A live recording of Beethoven’s Missa Solemnis Op.123, a Mass in D major for four solo voices, choir and orchestra, composed between the years 1818 and 1823.
The performance took place in the 500-year-old Gothic Amanduskirche in Bad Urach, Southern Germany, with soloists Phyllis Bryn-Julson (soprano), Marjana Lipovsek (alto), Josef Protschka (tenor) and Kurt Rydl (bass). Michael Gielen conducts the Südwestfunk Symphony Orchestra and the Prague Philharmonic Choir.
This deeply felt and imaginative performance of a work written towards the end of Beethoven’s career, when he was totally deaf, makes this difficult piece unusually accessible. The composer’s setting of the Mass is on the grandest scale possible, but its special message lies in its humanity, in the individual response it provokes to the meaning of the Resurrection.
The Missa solemnis in D Major, Op. 123 was composed by Ludwig van Beethoven from 1819-1823. It was first performed on April 7, 1824 in St.
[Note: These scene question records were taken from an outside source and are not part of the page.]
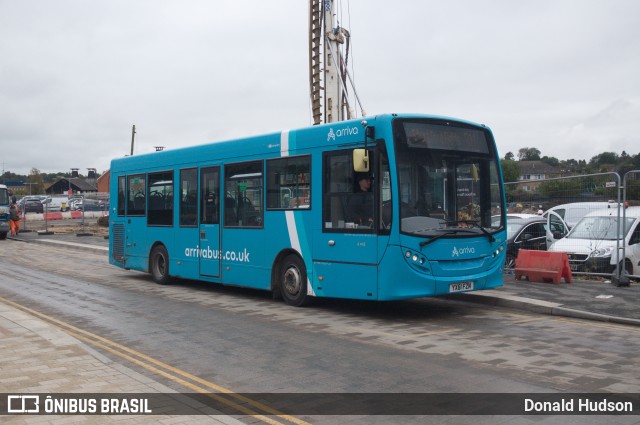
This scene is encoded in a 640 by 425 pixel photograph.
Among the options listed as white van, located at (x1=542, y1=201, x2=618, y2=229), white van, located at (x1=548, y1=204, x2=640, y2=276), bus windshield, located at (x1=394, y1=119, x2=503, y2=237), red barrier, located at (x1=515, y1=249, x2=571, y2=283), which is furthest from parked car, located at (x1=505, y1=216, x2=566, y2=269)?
bus windshield, located at (x1=394, y1=119, x2=503, y2=237)

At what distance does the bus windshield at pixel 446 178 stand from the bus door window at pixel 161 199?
23.4ft

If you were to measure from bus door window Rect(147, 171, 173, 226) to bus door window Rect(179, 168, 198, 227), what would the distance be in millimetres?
504

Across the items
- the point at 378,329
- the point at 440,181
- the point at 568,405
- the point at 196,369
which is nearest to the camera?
the point at 568,405

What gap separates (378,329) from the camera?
380 inches

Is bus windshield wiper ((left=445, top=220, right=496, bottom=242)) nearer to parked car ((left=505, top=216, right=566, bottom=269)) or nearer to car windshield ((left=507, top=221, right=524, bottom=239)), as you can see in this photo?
parked car ((left=505, top=216, right=566, bottom=269))

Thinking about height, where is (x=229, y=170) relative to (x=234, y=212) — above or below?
above

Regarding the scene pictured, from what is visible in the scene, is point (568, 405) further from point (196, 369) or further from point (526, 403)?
point (196, 369)

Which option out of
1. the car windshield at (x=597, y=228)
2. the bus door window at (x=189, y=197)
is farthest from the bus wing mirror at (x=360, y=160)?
the car windshield at (x=597, y=228)

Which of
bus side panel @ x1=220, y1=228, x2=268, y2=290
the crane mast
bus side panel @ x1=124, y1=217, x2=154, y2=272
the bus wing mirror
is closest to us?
the bus wing mirror

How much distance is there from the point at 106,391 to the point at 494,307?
788 centimetres

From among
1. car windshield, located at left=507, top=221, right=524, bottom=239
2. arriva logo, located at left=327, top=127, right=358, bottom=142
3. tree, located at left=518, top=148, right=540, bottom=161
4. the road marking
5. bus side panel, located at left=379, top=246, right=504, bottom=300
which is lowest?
the road marking

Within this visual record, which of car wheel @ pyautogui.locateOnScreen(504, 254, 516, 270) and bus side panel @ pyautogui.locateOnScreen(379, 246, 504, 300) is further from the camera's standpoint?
car wheel @ pyautogui.locateOnScreen(504, 254, 516, 270)

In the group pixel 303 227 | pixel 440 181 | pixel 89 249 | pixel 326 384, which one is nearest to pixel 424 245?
pixel 440 181

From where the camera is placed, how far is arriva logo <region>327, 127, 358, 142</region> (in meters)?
10.5
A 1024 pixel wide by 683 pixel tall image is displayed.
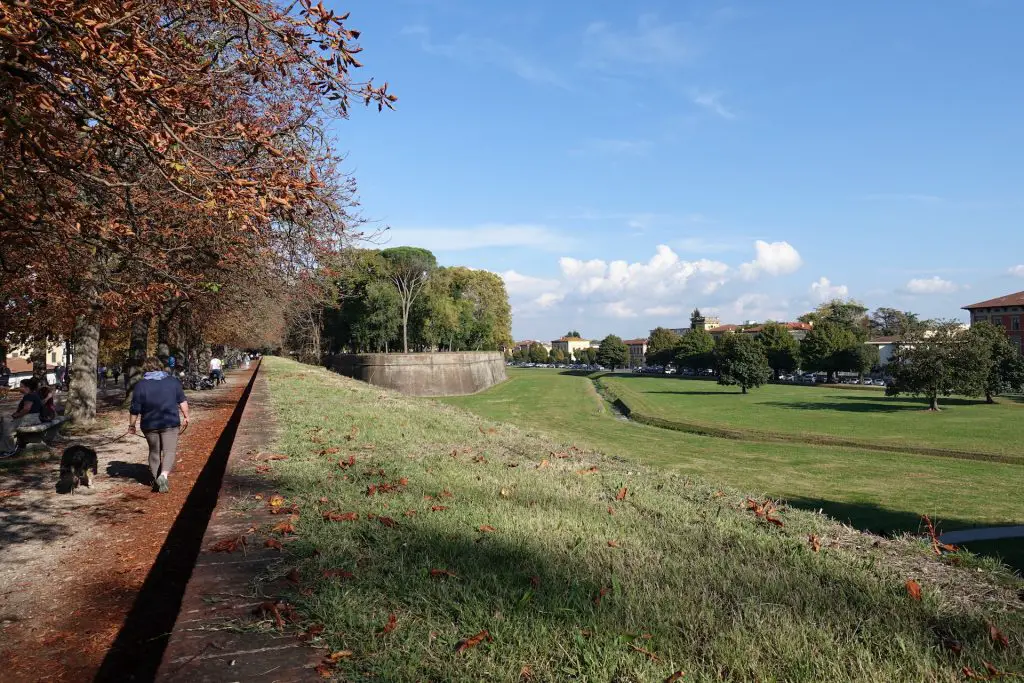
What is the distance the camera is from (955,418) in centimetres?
4569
Petersburg, under the auspices of Beethoven's patron Prince Nikolai Galitzin; an incomplete performance was given in Vienna on 7 May 1824, when the Kyrie, Credo, and Agnus Dei were conducted by the composer. It is generally considered to be one of the composer's supreme achievements. Together with Bach's Mass in B Minor, it is the most significant mass setting of the common practice period.
Unquestionably a great work, representing Beethoven at the height of his powers, it has notably failed to reach the popularity of many of the symphonies and sonatas. Written around the same time as his ninth symphony, it is Beethoven's second setting of the mass, after his Mass in C, Op. 86, a work far less admired.
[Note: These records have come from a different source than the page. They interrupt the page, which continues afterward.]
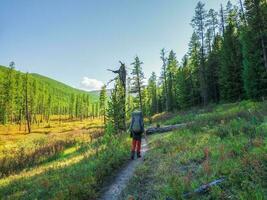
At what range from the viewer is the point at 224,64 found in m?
33.8

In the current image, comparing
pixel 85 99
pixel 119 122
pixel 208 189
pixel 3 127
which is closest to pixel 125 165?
pixel 208 189

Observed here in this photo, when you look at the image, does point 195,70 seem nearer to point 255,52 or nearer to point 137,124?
point 255,52

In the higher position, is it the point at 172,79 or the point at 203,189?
the point at 172,79

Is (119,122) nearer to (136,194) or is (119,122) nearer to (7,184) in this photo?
(7,184)

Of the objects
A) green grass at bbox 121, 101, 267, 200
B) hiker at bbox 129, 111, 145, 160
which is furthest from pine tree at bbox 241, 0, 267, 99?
hiker at bbox 129, 111, 145, 160

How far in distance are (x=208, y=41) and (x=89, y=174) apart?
43213 millimetres

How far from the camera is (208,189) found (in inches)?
189

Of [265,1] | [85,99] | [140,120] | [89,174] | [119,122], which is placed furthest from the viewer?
[85,99]

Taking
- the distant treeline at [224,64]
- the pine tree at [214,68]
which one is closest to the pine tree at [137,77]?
the distant treeline at [224,64]

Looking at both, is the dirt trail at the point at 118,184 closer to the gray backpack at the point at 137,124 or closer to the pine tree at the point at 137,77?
the gray backpack at the point at 137,124

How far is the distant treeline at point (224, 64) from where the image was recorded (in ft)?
Result: 84.8

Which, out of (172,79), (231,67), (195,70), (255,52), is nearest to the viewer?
(255,52)

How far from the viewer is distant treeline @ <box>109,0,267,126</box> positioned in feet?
84.8

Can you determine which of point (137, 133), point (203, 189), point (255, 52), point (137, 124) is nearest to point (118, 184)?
point (203, 189)
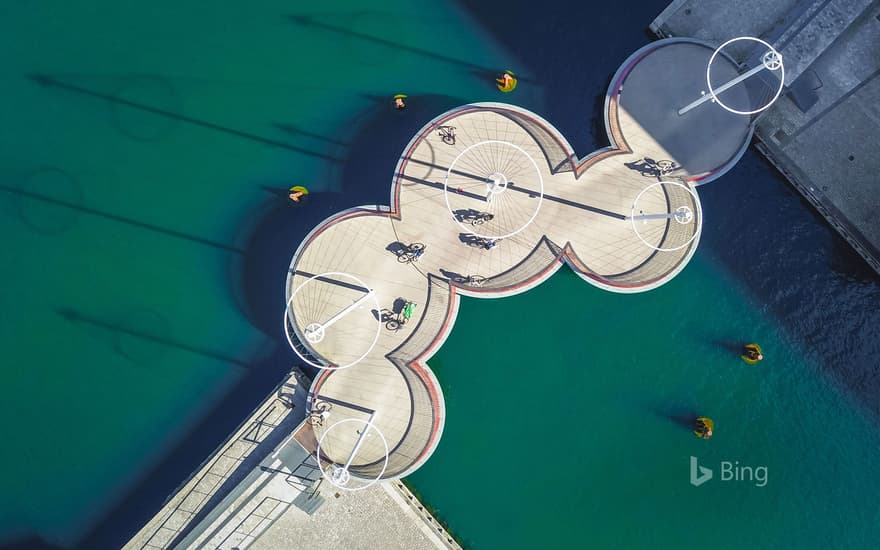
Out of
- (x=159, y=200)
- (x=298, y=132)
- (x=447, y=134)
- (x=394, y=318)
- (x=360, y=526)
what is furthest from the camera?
(x=298, y=132)

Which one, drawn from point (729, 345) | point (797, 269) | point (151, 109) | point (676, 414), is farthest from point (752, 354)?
point (151, 109)

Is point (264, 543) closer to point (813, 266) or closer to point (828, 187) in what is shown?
point (813, 266)

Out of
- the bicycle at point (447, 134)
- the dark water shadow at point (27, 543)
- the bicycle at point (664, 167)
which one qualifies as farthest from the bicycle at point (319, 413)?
the bicycle at point (664, 167)

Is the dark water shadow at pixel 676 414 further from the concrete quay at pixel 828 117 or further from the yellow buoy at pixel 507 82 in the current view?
the yellow buoy at pixel 507 82

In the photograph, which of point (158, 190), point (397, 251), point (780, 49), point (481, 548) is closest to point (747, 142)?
point (780, 49)

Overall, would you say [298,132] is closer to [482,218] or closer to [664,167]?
[482,218]
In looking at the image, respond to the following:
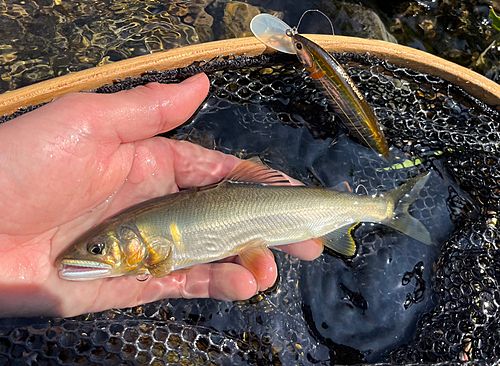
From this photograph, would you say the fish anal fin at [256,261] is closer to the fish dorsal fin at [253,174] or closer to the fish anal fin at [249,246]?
the fish anal fin at [249,246]

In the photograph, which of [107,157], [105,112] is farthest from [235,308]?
[105,112]

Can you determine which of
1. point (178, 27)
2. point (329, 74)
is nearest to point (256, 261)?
point (329, 74)

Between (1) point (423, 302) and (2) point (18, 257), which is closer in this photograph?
(2) point (18, 257)

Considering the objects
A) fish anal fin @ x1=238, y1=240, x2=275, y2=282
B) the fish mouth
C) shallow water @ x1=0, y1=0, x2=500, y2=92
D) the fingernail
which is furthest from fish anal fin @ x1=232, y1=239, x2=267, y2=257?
shallow water @ x1=0, y1=0, x2=500, y2=92

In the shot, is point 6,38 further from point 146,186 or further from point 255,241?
point 255,241

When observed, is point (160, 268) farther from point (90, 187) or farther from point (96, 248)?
point (90, 187)

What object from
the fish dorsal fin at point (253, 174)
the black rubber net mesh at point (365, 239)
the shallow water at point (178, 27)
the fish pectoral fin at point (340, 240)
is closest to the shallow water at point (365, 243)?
the black rubber net mesh at point (365, 239)

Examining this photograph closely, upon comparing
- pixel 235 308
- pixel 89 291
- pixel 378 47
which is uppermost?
pixel 378 47

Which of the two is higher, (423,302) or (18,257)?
(18,257)
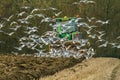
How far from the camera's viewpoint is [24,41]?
29.6 m

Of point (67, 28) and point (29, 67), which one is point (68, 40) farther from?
point (29, 67)

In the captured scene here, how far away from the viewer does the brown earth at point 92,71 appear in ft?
63.4

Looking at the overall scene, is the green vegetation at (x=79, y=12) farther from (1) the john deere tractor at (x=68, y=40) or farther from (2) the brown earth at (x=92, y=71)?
(2) the brown earth at (x=92, y=71)

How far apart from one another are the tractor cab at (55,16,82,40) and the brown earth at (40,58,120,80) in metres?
1.97

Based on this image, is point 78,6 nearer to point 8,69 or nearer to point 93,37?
point 93,37

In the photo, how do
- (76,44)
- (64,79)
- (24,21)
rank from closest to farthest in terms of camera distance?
(64,79)
(76,44)
(24,21)

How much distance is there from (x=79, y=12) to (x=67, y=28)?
2.84m

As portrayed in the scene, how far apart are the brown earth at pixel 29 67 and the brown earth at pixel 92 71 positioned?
319 mm

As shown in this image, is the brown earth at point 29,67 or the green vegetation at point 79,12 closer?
the brown earth at point 29,67

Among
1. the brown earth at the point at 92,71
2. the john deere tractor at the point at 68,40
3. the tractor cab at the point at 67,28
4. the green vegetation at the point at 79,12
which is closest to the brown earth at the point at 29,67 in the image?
the brown earth at the point at 92,71

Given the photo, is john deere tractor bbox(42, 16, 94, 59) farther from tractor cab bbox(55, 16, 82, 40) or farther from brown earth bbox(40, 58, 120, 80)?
brown earth bbox(40, 58, 120, 80)

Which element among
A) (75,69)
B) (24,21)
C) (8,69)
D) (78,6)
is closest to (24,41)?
(24,21)

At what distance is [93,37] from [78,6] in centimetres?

The mass is scored for 2 flutes; 2 oboes, 2 clarinets (in A, C, and B?); 2 bassoons; contrabassoon; 4 horns (in D, E?, B? basso, E, and G); 2 trumpets (D, B?, and C); alto, tenor, and bass trombone; timpani; organ continuo; strings (violins I and II, violas, cellos, and basses); soprano, alto, tenor, and bass soloists; and soprano, alto, tenor, and bass chorus. (wikipedia)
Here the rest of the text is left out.